Выбрать главу

— Ну, мать, как здоровьице? Вид у тебя, скажу без лести, боевой, — произнес Карманов, осторожно подбирая слова.

— Живы, — сказала коротко Марья, глядя прямо ему в лицо.

— Вижу: есть еще порох! Старые кони, говорят, борозды не портят.

— Старики у нас, известно, геройские, — вставил Юзик.

— Нужда какая-нибудь у тебя есть? Мы тут все свои, — Карманов сел за стол, потихоньку подписывая бумаги, чтобы не тратить зря на одну старуху время.

— Что-то вы ноне больно добренькие? — засмеялась с недоверчивостью Марья.

— Я тебя, кажется, особо не обходил.

— Да вы чо хочете, чо? Чо впустую языки мусолить?

— Видишь, сенокос приспел. Подсобить, старая, требуется.

— Физическая работа продляет жизнь стариков, — заметил философски Юзик. — В некотором роде одухотворяет, — прибавил он еще.

— Не обошлися, значица, без наших-то рук? — засмеялась Марья.

— Неуправка у нас… — Карманов отвел в сторону глаза.

Марья поднялась.

— А со всякой просьбой смело обращайся прямо ко мне. Я нужды народа понимаю. К концу года дадим двухквартирные дома.

— Вишь, вошь за потылицу укусила, — объяснила товаркам Марья. — Просит подсобить на сене.

— Вон оно как! — удивилась Варвара.

Каждой, входившей в кабинет, говорилось то же самое, так что вся беседа уладилась в какие-то полчаса, и вскоре они, с граблями и навильниками, чувствуя прилив в себе всяких сил, что бывает всегда у крестьян перед большим делом, уже вышли на свое колучовское поле.

«Господи! Дура-то я старая, знать, и впрямь выжила из ума. Сделалась бесчувственной чуркой» — так корила себя Марья за то, что за целый год не выбрала времени проведать родное поле. Не одну ее обуревали такие чувства. Пришмыгивала носом и уронила слезу Мышкина Аграфена. Бойко хромавшая и помахивающая граблями Фекла Матвеиха удивленно и скорбно поджимала губы. Варвара внимательно всматривалась в так знакомое, казалось, до последнего бугорка место, теперь не узнавая его. Они взошли на бугор, откуда еще прошлым летом каждая из них не один раз оглядывала деревенский проулок. Теперь же то, что открылось глазам, ужаснуло их… Никакого, даже малейшего признака на существование в прошлом деревни нигде не было заметно. Перед ними расстилалось ровное, хорошо засеянное льном поле. Основатели Колучова в глубокую старину строили его с широким размахом по ту, и по другую сторону речки Сельни, — деревню составляли не менее как два десятка хуторов. Годину войны Колучово встретило богато дворами и народом. Каждая старуха помнила все наяву. Они берегли в памяти ту деревню, тесно застроенную, и действительно любая из них могла бы рассказать, какая в каком дворе стояла постройка и многие разные приметы и подробности; помнили, что у Куропаткиных тын был плотно плетенный, а у Лукьяновых забранный редко; у Михайленковых всегда в саду стояло не менее десяти колодок пчел, а над фронтоном Феклиной хаты был прибит искусно вырезанный деревянный петух. В какие-нибудь считанные минуты все это пронеслось перед их глазами… Когда же стали припоминать, где в точности стоял чей двор, то оконфузились друг перед другом. Они путались и горячились. И не только путались в чужих дворах, но, к своему стыду и ужасу, не могли сразу определить, где стояли свои.

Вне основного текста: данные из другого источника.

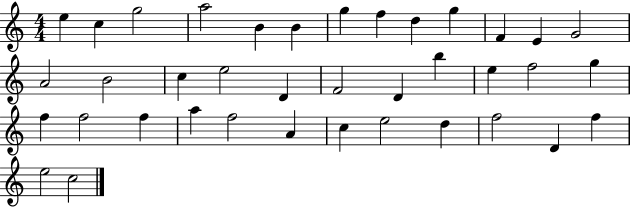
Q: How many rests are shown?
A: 0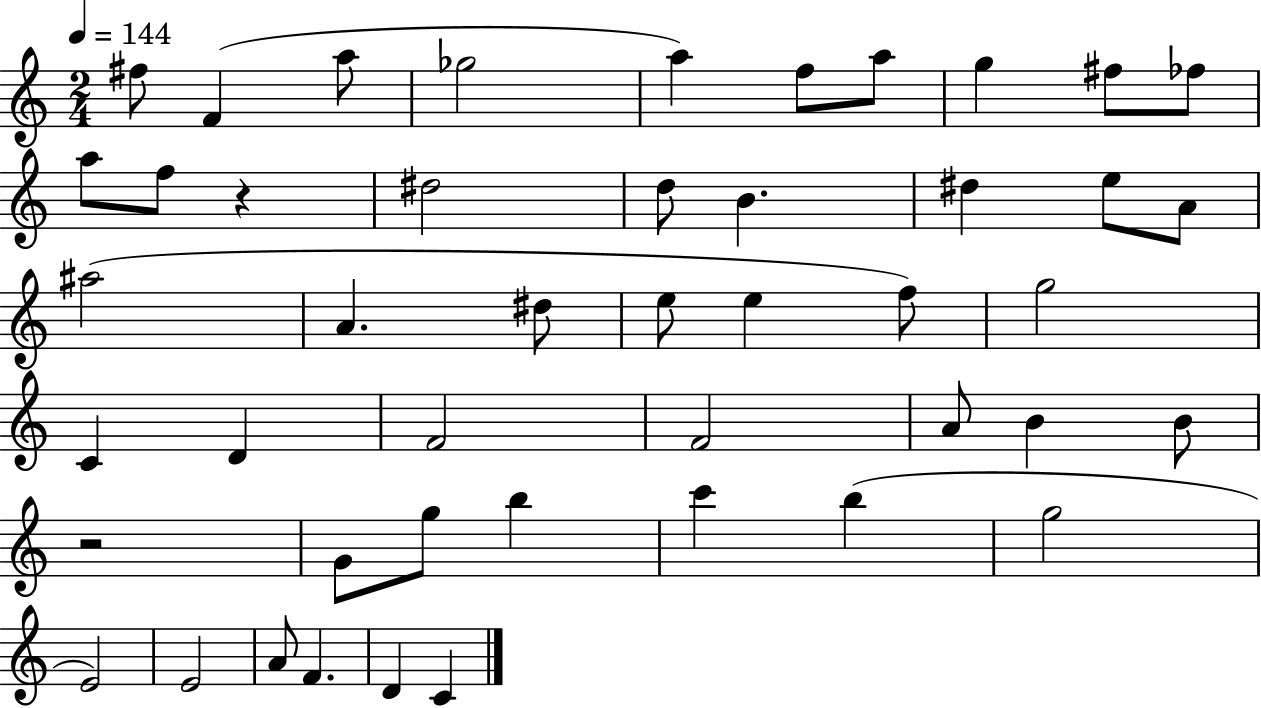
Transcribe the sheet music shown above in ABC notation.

X:1
T:Untitled
M:2/4
L:1/4
K:C
^f/2 F a/2 _g2 a f/2 a/2 g ^f/2 _f/2 a/2 f/2 z ^d2 d/2 B ^d e/2 A/2 ^a2 A ^d/2 e/2 e f/2 g2 C D F2 F2 A/2 B B/2 z2 G/2 g/2 b c' b g2 E2 E2 A/2 F D C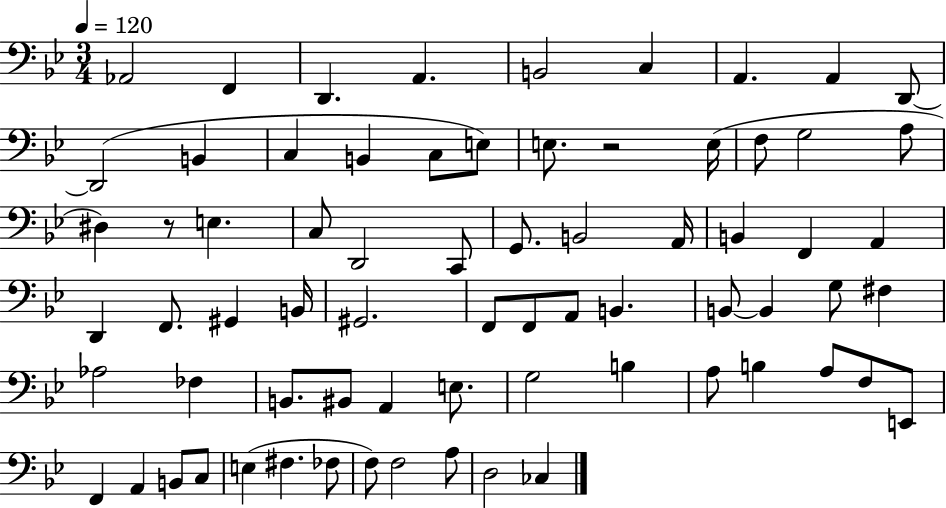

Зеленеющее разливом льна поле показалось незнакомым им. Всегда знали, что Каменный ров начинался сразу за Детченковским огородом, теперь же он нагой, начисто вырубленный, был далеко, под самой Шарипинской рощей.

— Вот тама сидели Куропаты, — показала рукой левее рва Фекла.

— Чо говоришь-то? Тю, старуха! Таматка ж Бугаев двор стоял, — возразила Марья.

— Будток и правда Бугаевых, — подтвердила Аграфена.

— А твоя, Марья, хата находилася вот туточка. Вон яблоня торчит, — Дарья повела рукой на полубугор, где делала изгиб Сельня.

Марья покачала головой.

— Не, то Степаново подворье. А мое-то повыше, — возразила она ей.

И, ругая самих себя за то, что, видно, вовсе сделались хуже малых детей, они, не теряя времени, двинулись к краю поля, где сразу за Сельней начинался редкий осинник и шел сенокос.